Spatial reasoning records
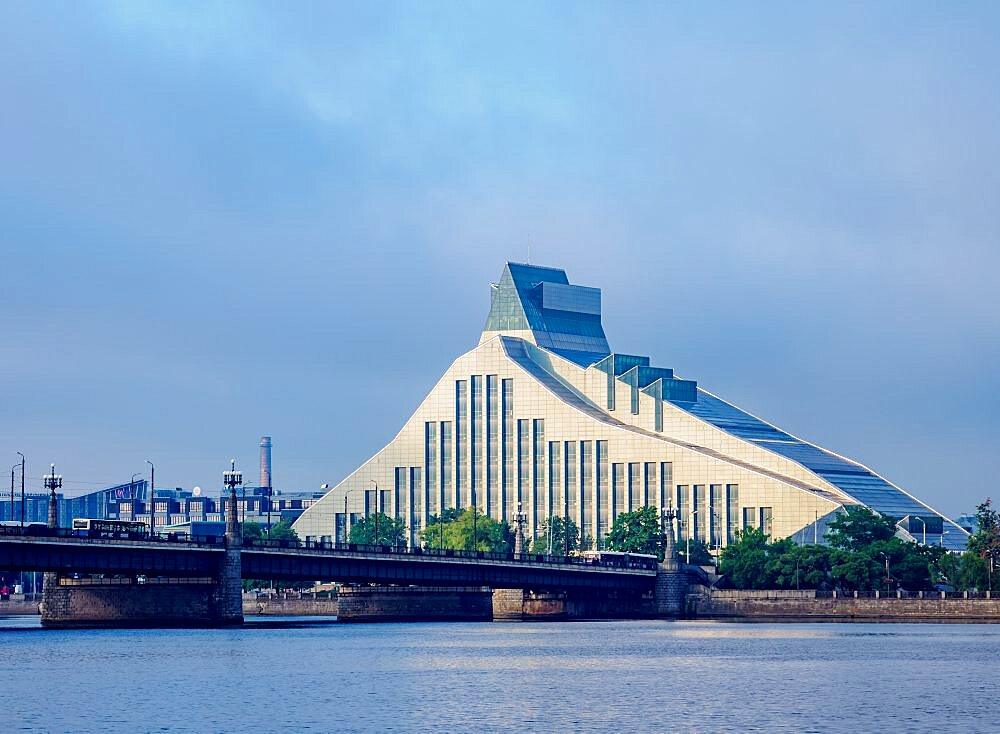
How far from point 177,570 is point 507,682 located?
214 ft

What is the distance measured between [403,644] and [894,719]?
74265mm

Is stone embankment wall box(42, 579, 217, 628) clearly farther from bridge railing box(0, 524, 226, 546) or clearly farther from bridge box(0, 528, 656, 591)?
bridge railing box(0, 524, 226, 546)

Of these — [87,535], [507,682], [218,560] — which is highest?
[87,535]

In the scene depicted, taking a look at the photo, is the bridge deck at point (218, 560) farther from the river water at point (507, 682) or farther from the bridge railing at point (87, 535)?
the river water at point (507, 682)

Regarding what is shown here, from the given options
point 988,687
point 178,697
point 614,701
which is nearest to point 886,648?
point 988,687

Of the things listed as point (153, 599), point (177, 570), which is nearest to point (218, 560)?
point (177, 570)

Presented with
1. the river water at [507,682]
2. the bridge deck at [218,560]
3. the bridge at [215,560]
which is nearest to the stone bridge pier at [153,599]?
the bridge at [215,560]

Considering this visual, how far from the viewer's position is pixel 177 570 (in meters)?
175

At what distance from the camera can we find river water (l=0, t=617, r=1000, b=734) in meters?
93.2

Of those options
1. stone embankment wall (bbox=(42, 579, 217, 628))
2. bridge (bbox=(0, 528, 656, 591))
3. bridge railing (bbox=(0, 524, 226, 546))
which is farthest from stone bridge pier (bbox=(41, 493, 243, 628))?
bridge railing (bbox=(0, 524, 226, 546))

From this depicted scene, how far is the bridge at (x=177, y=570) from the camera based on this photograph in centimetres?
16475

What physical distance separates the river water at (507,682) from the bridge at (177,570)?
6171 mm

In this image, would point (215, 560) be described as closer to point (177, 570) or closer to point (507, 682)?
point (177, 570)

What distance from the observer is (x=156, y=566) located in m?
172
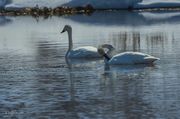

▶ _GOAL_
Please scale everything from the line containing "In this image, would" down to the final line. Give those lines again, requests included, with each number in the answers (the point coordinates and the distance) multiplied by 0.5 and rounded to a whole number, halves up, and leave the pictures out.

▶ _REPLY TO THE EXERCISE_
In this image, would point (215, 560) be described as closer to point (177, 570) or closer to point (507, 682)?
point (89, 285)

What distance from the observer is (x=156, y=566) located in m?
86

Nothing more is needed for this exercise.